Il successo delle iniziative del “Tavolo trentino della montagna”

Iva Berasi, direttrice dell’Accademia della Montagna, alla presenza dell’assessore provinciale al Turismo, Michele Dallapiccola, ha presentato i risultati di due recenti iniziative, “Rifugi come luoghi dello sguardo” e “Rifugio cardioprotetto”, promosse dal Tavolo trentino della montagna” (composto, oltre che da Accademia della Montagna, dal Soccorso alpino del Trentino, Collegio delle Guide alpine del Trentino, SAT e Associazione Rifugisti del Trentino) in occasione della Giornata europea del rifugio che si è svolta lo scorso 25 giugno. Alla cerimonia hanno partecipato numerosi rifugisti che durante il periodo estivo hanno promosso nelle loro strutture le due iniziative.

Da sinistra, Massimo Dorigoni, Iva Berasi e l’assessore Michele Dallapiccola

Queste due iniziative, in modi diversi – ha spiegato Iva Berasi – sottolineato l’impegno dei rifugi, alcuni in particolare, e la grande attenzione del pubblico verso la montagna. Per questo l’Accademia, ha voluto non solo sintetizzare i risultati ma premiare anche coloro, fra i rifugisti, che si sono impegnati maggiormente.

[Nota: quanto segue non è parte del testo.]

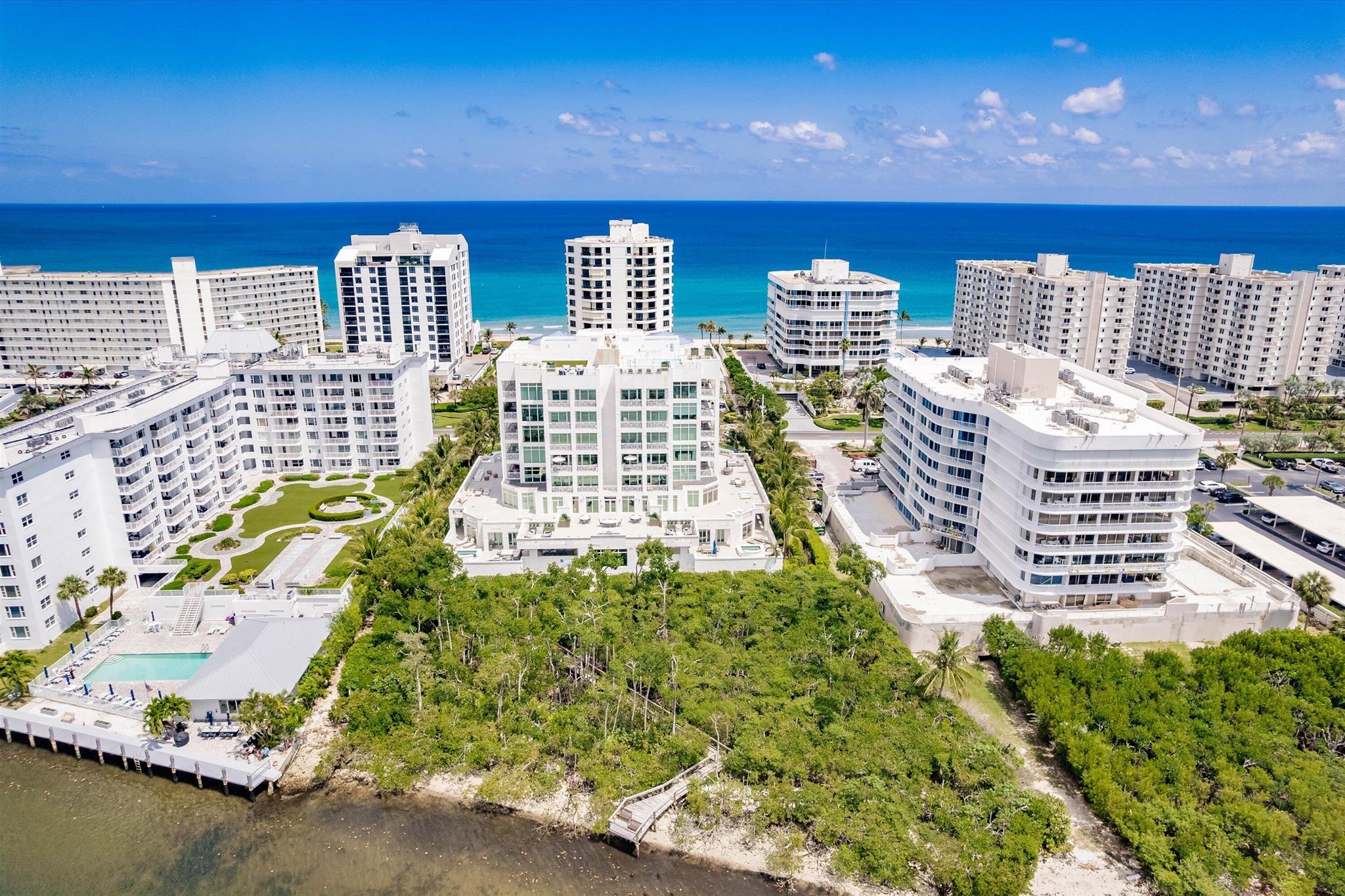 3200 SOUTH OCEAN A SEAGAT - Residential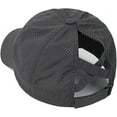 thumbnail image 6 of Ponytail Baseball Cap for Women Mesh Quick Dry Baseball Hat with Ponytail Hole, 6 of 7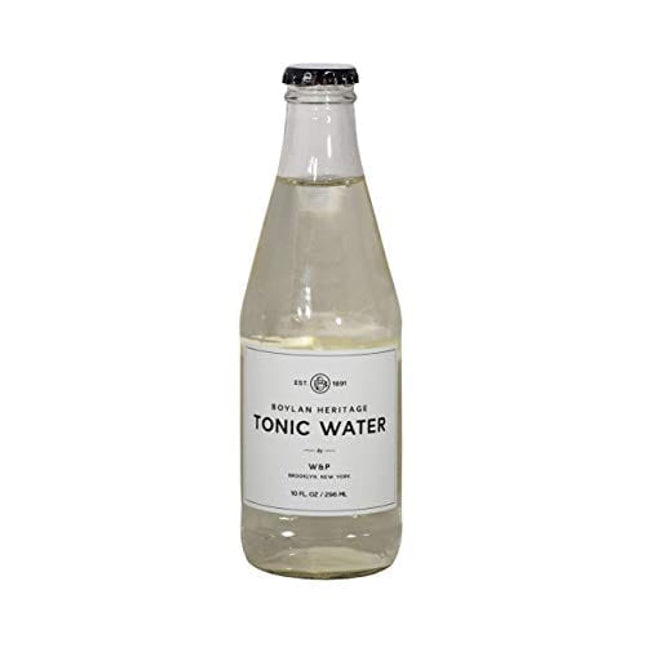 Boylan Heritage Tonic Water, 10 Ounce (24 Bottles)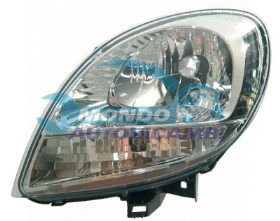 Headlight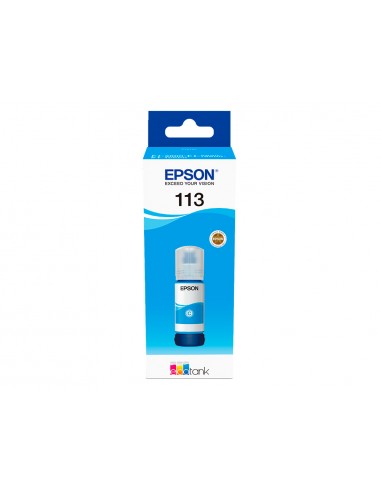 Ink-jet epson ecotank 113 sèries cian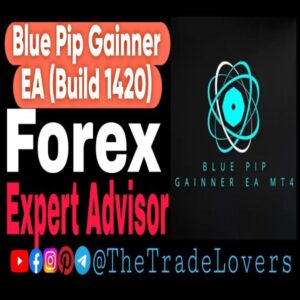 Blue Pip Gainner EA MT4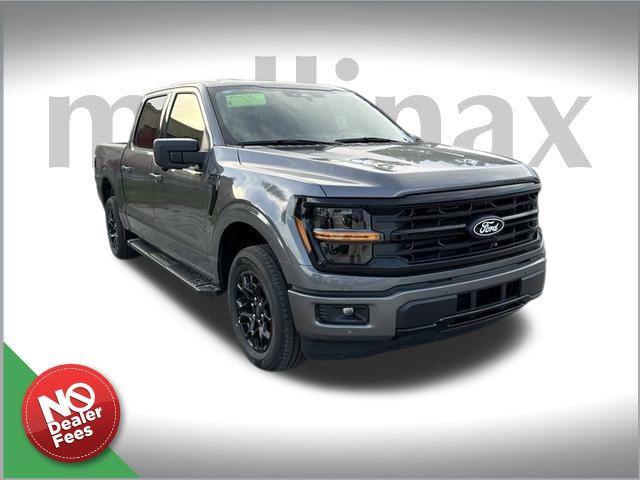 new 2024 Ford F-150 car, priced at $47,562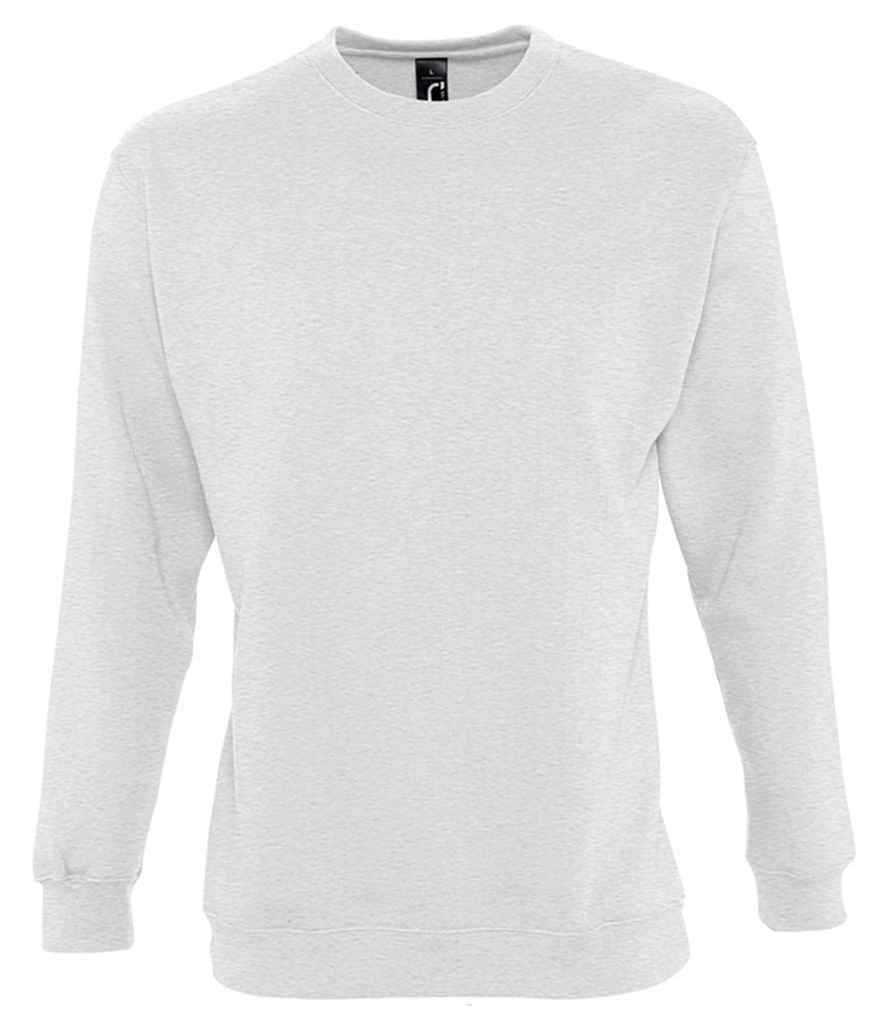Sol's 13250 Unisex New Supreme Sweatshirt
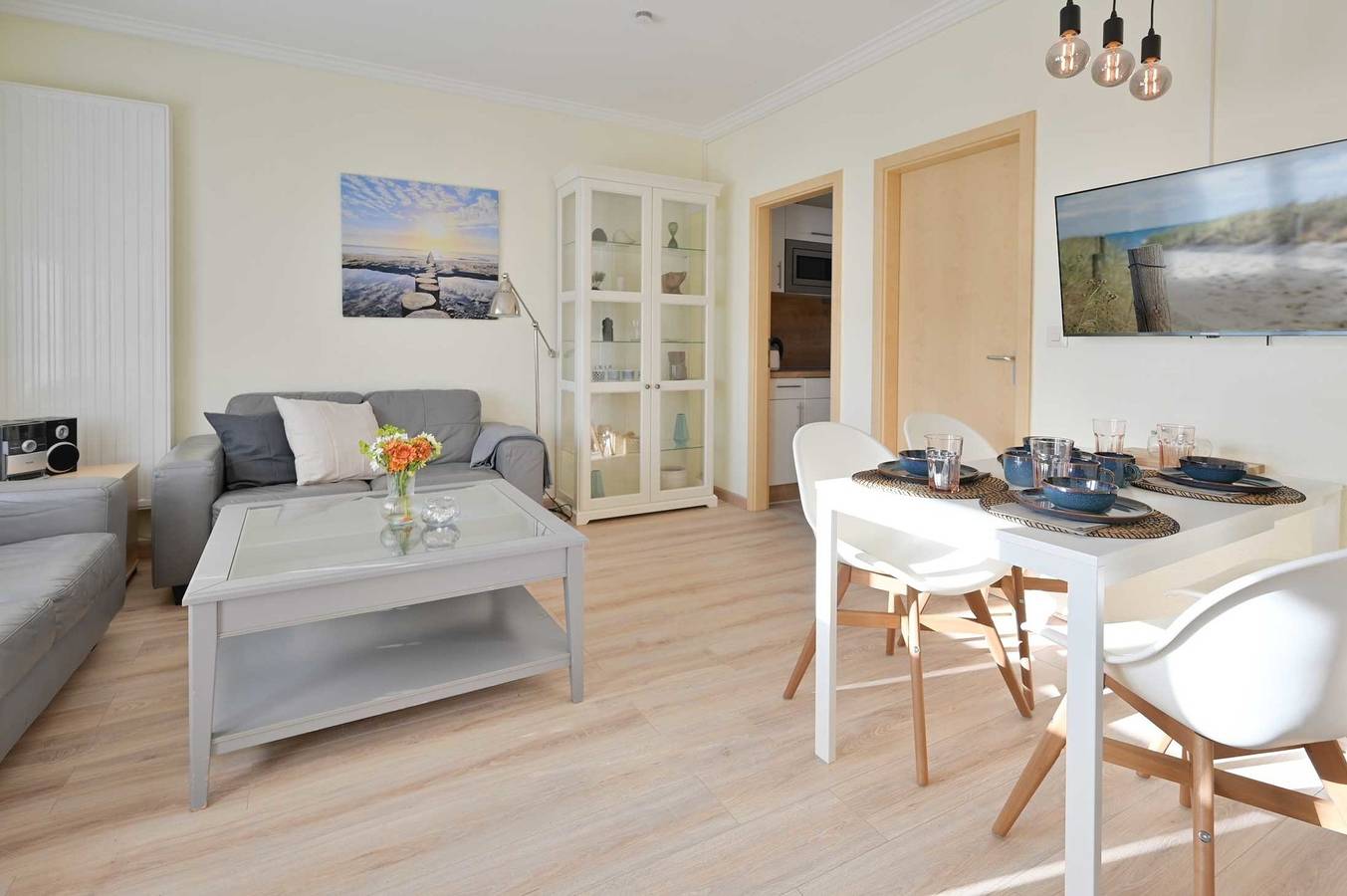 Ganze Ferienwohnung, Seerose Jochen in Kellenhusen, Ostholstein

#pft_trentino e #parcofotografico sono fra gli hashtag che hanno riscosso maggior interesse per promuovere l’iniziativa “I luoghi dello sguardo/rifugi della bellezza” ideata da Alberto Bregani in collaborazione con Accademia della Montagna.  Il Rifugio Altissimo è stato premiato per le 1919 menzioni nei post che contengono anche l’hashtag del rifugio, a seguire (premiati anche) il #rifugiotuckett, 1537, #rifugiovajolet 1317, #rifugiofuciade 1284, #rifugiofraccaroli 1025. Speciale menzione per #rifugioalberto 955, rifugiobrentei 891, #rifugiosegantini 822

I rifugisti premiati

Per quanto riguarda l’iniziativa “Rifugio cardioprotetto”, la cui promozione è stata fatta attraverso il libro di Massimo Dorigoni “Montagna senza vetta” –  presentato in tanti rifugi e in alcune rassegne letterarie -(l’autore, insieme a Mauro Mazzola della SAT, ha girato durante l’estate in molti rifugi, zaino in spalla pieno di libri) sono stati raccolti 8.025 euro che corrispondono, più o meno, all’acquisto di 8 defibrillatori, “Anche se puntiamo ad arrivare a 10 entro l’anno” ha sottolineato Iva Berasi. Il rifugio Fuciade è stato citato per aver venduto più libri di tutti gli altri presidi della montagna.

Presente alla cerimonia anche Angelo Giovanetti, grande alpinista e guida alpina in rappresentanza dell’associazione “Oskar for Langtang” (impegnata nella costruzione di un ostello e di una scuola nella valle nepalese dove Oskar Piazza, colonna del Soccorso alpino del Trentino, ha perso la vita nel devastante terremoto in Nepal).